=== What you will do ===
What is needed is a copy of each line in the listing below that contains "with".

******

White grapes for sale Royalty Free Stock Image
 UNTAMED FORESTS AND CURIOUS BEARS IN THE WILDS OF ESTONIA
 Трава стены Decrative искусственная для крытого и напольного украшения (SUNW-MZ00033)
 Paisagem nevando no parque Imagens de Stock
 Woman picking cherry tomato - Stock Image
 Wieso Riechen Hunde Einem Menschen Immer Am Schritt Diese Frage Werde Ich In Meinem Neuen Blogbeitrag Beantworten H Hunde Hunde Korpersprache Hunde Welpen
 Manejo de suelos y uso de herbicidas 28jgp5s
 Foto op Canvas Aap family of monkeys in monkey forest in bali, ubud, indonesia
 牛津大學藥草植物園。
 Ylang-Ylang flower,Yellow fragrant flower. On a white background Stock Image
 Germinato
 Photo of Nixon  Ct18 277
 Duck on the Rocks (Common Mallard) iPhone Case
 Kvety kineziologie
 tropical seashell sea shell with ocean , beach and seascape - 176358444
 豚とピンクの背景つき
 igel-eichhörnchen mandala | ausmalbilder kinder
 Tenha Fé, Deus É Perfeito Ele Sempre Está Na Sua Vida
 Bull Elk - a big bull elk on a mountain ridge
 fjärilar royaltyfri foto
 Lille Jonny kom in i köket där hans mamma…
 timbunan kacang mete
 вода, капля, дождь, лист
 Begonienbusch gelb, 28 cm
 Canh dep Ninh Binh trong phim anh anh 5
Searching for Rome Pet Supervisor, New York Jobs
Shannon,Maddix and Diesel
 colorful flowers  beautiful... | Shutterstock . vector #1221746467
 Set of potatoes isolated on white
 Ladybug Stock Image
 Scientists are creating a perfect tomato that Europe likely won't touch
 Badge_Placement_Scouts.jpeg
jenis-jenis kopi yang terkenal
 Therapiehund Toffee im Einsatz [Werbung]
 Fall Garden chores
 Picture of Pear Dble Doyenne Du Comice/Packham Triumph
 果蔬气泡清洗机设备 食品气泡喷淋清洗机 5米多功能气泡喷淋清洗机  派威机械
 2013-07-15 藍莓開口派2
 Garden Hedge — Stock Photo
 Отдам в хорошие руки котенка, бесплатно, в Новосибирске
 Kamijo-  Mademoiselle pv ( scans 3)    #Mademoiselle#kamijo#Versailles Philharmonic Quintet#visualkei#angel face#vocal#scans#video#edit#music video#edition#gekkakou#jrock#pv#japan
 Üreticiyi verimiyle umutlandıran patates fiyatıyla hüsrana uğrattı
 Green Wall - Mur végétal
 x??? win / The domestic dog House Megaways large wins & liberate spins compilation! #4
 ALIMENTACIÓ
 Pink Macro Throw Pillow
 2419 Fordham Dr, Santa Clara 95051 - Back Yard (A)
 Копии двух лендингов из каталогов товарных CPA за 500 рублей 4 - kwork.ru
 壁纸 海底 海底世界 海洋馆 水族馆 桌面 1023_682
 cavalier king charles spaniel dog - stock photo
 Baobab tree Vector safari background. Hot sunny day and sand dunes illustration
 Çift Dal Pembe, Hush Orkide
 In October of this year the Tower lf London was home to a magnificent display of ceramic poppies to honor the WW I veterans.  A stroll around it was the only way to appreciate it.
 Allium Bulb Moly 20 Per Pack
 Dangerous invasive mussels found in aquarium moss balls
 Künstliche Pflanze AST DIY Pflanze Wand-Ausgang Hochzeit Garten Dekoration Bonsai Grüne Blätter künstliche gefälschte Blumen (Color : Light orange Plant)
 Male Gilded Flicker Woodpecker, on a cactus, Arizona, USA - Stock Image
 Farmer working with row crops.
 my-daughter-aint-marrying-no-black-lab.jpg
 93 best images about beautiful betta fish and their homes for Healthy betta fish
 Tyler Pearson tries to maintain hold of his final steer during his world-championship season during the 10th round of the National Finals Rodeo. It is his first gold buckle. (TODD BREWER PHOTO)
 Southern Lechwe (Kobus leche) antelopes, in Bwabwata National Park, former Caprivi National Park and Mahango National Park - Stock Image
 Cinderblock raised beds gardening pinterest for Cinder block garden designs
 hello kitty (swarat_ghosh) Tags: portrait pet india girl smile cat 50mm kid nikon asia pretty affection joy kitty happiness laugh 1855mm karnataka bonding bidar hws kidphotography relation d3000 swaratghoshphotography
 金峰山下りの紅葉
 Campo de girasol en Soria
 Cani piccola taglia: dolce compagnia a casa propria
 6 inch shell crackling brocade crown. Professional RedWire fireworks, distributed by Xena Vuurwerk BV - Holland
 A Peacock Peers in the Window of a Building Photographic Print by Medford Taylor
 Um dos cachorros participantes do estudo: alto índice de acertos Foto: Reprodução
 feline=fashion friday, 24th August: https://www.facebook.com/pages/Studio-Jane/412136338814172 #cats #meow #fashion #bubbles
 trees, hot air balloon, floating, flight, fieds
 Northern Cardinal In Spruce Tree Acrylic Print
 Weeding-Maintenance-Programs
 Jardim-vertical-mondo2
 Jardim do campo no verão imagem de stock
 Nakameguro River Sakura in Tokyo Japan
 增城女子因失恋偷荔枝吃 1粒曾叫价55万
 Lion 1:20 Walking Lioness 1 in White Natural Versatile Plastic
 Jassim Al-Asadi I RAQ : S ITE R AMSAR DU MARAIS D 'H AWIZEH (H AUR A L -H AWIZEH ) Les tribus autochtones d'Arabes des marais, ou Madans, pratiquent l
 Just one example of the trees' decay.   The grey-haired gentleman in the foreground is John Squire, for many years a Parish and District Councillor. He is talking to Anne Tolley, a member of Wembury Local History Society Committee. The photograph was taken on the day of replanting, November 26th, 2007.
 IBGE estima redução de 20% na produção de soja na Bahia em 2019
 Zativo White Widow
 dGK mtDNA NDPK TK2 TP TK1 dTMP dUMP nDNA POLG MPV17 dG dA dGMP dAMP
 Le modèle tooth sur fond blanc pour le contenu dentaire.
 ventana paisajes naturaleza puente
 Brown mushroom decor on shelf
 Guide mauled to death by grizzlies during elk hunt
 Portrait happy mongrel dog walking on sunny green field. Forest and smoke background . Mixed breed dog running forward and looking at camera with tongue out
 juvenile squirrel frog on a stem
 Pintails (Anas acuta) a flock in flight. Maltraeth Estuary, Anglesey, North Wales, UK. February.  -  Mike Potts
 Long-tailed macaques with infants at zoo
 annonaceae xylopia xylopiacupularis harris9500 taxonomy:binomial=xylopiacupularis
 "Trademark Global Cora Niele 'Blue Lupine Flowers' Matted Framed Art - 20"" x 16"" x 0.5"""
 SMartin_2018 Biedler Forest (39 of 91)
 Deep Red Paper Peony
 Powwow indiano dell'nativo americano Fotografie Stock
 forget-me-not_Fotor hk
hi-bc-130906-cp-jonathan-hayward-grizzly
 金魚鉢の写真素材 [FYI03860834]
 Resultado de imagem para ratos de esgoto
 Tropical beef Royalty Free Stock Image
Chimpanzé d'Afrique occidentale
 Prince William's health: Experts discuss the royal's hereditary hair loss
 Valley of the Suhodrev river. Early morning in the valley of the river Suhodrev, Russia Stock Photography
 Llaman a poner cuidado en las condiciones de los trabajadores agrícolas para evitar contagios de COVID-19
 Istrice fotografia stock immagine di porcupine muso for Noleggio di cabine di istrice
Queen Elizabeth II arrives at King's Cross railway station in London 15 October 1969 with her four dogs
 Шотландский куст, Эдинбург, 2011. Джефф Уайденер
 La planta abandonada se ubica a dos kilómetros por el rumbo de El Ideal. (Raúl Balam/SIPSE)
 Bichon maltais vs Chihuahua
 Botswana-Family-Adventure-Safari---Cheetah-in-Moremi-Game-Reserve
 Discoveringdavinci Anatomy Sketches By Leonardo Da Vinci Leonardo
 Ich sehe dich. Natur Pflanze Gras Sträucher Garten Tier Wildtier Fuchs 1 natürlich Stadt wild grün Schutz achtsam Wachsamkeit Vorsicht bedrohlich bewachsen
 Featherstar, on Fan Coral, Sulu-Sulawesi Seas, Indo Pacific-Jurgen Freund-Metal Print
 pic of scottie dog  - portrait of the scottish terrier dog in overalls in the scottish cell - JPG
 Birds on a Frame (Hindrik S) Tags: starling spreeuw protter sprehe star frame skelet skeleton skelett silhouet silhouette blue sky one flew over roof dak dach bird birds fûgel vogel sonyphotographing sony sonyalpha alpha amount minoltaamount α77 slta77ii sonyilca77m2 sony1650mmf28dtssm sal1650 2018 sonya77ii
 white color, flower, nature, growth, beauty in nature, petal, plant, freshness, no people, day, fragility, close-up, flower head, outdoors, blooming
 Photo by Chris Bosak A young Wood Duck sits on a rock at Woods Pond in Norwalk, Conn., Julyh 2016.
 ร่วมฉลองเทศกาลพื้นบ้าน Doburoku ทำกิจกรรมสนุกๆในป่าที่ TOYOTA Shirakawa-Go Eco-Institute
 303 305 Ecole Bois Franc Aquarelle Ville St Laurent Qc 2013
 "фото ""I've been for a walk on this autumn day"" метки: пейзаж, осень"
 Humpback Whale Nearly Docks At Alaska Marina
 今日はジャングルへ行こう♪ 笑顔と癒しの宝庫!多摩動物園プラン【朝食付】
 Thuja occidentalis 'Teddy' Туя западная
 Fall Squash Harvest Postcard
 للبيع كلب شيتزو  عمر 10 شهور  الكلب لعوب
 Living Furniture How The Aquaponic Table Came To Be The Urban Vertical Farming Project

******

=== Task result ===
 tropical seashell sea shell with ocean , beach and seascape - 176358444
 Farmer working with row crops.
 Portrait happy mongrel dog walking on sunny green field. Forest and smoke background . Mixed breed dog running forward and looking at camera with tongue out
 Long-tailed macaques with infants at zoo
Queen Elizabeth II arrives at King's Cross railway station in London 15 October 1969 with her four dogs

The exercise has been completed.